ACTIVITY 1 — Using the patch review message below, list every reason the writer gives for not adding the configuration piece.
ACTIVITY 2 — From the patch review message below, quote the passage between "As for for the" and "some specific case.", inclusive.
ACTIVITY 3 —
Answer these questions from the patch review message below.
(a) How many patches did the writer push?
(b) How long a delay do the attempts at syncing time cause if the agent does not come online?
(c) What could be watched so that no timeout is needed?

SOURCE EXTRACT —

+++

Nice work. I pushed the first 4 patches.

> If you drop me some quick pointers how to go about dispatching the set
> time operation to a separate or already existing background thread so it
> doesn't block the UI, I'll be happy to give that a whirl as well. As it
> stands now, the attempts at syncing time cause a five second delay if
> the agent does not come online. It would be nice to avoid that.
> 

Does it make the progress dialog spin for 5 seconds, or does it actually
block any interaction with the app? All the actions that you added
_set_time to should be invoked via threads in the UI portions of the
code, if they aren't then that's a bug in itself.

But if you wanted to avoid the sleep spin in _set_time, the way to do it
is to use timeout_add, which will invoke the passed function from the
main UI thread when the timeout is hit. Everywhere you have a
time.sleep(X) in the current code, you'd do

self.timeout_add(X * 1000, self._set_time, args)

In args, you'd pass how many iterations the loop has already done, so
you can track when to kill the timeout loop.


As for for the configuration piece, I'd prefer not to add it at all
unless there's a really good reason. Yes hardcoding timeouts will always
mean we get it wrong in some case, but I don't think this is important
enough to justify 100 lines of code and UI to match, and the testing and
maintenance burden that entails. Plus I just don't expect many people
will ever change the setting unless I'm missing some specific case.

There is possible ways to make it not need a timeout, like watching for
the domain event when the agent is connected. It's probably tricky to
get it right.

Generally I'd rather jack up the timeout and use the timeout_add
behavior to hide it from the UI, then make this configurable.

+++

DATA —
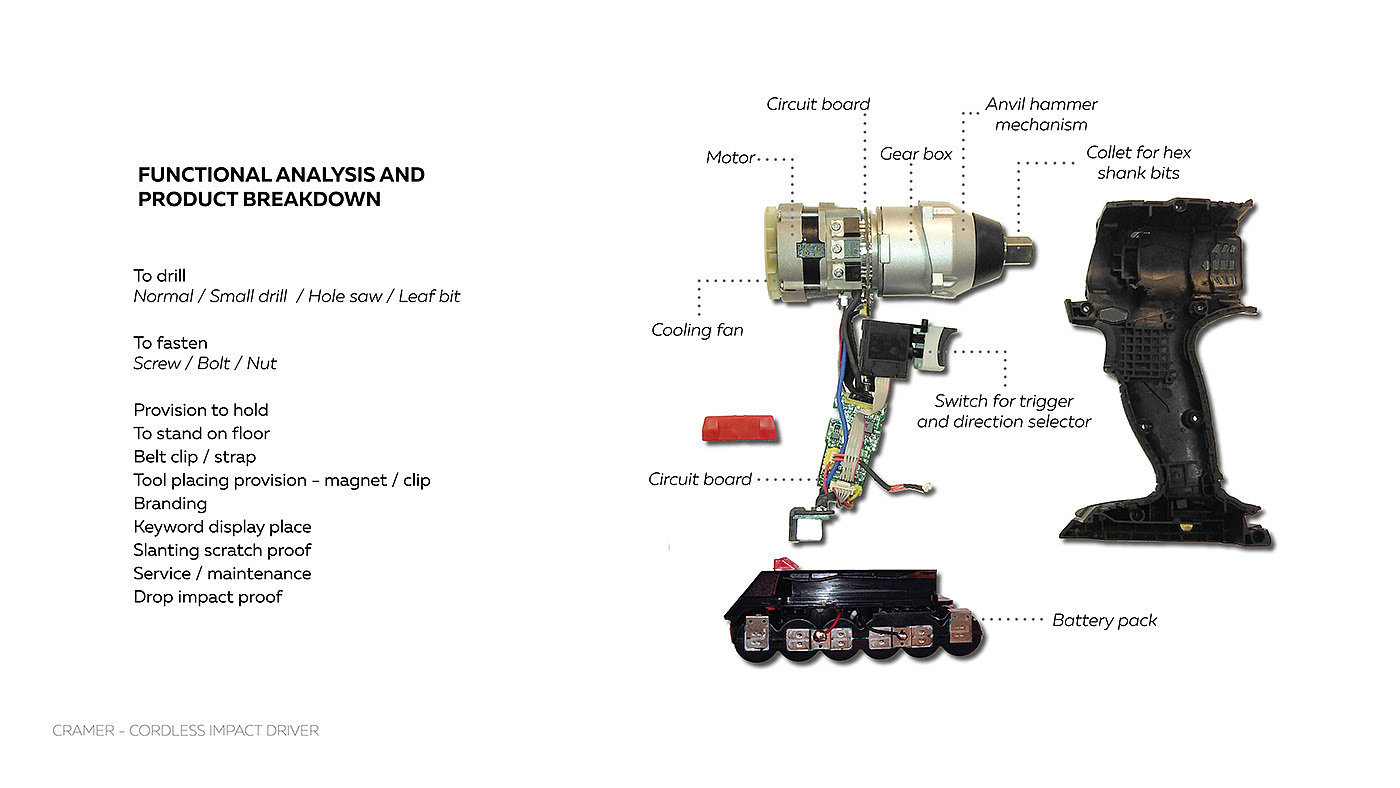 FUNCTIONAL ANALYSIS AND PRODUCT BREAKDOWN

To drill
Normal / Small drill / Hole saw / Leaf bit

To fasten
Screw / Bolt / Nut

Provision to hold
To stand on floor
Belt clip / strap
Tool placing provision - magnet / clip
Branding
Keyword display place
Slanting scratch proof
Service / maintenance
Drop impact proof

Circuit board
Anvil hammer mechanism
Motor
Gear box
Collet for hex shank bits
Cooling fan
Switch for trigger and direction selector
Circuit board
Battery pack

CRAMER - CORDLESS IMPACT DRIVER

+++

ANSWER SPACE 1 —
- It is not important enough to justify 100 lines of code and UI to match.
- It brings a testing and maintenance burden.
- The writer does not expect many people to ever change the setting.

ANSWER SPACE 2 —
As for for the configuration piece, I'd prefer not to add it at all
unless there's a really good reason. Yes hardcoding timeouts will always
mean we get it wrong in some case, but I don't think this is important
enough to justify 100 lines of code and UI to match, and the testing and
maintenance burden that entails. Plus I just don't expect many people
will ever change the setting unless I'm missing some specific case.

ANSWER SPACE 3 —
(a) The first 4 patches.
(b) Five seconds.
(c) The domain event when the agent is connected.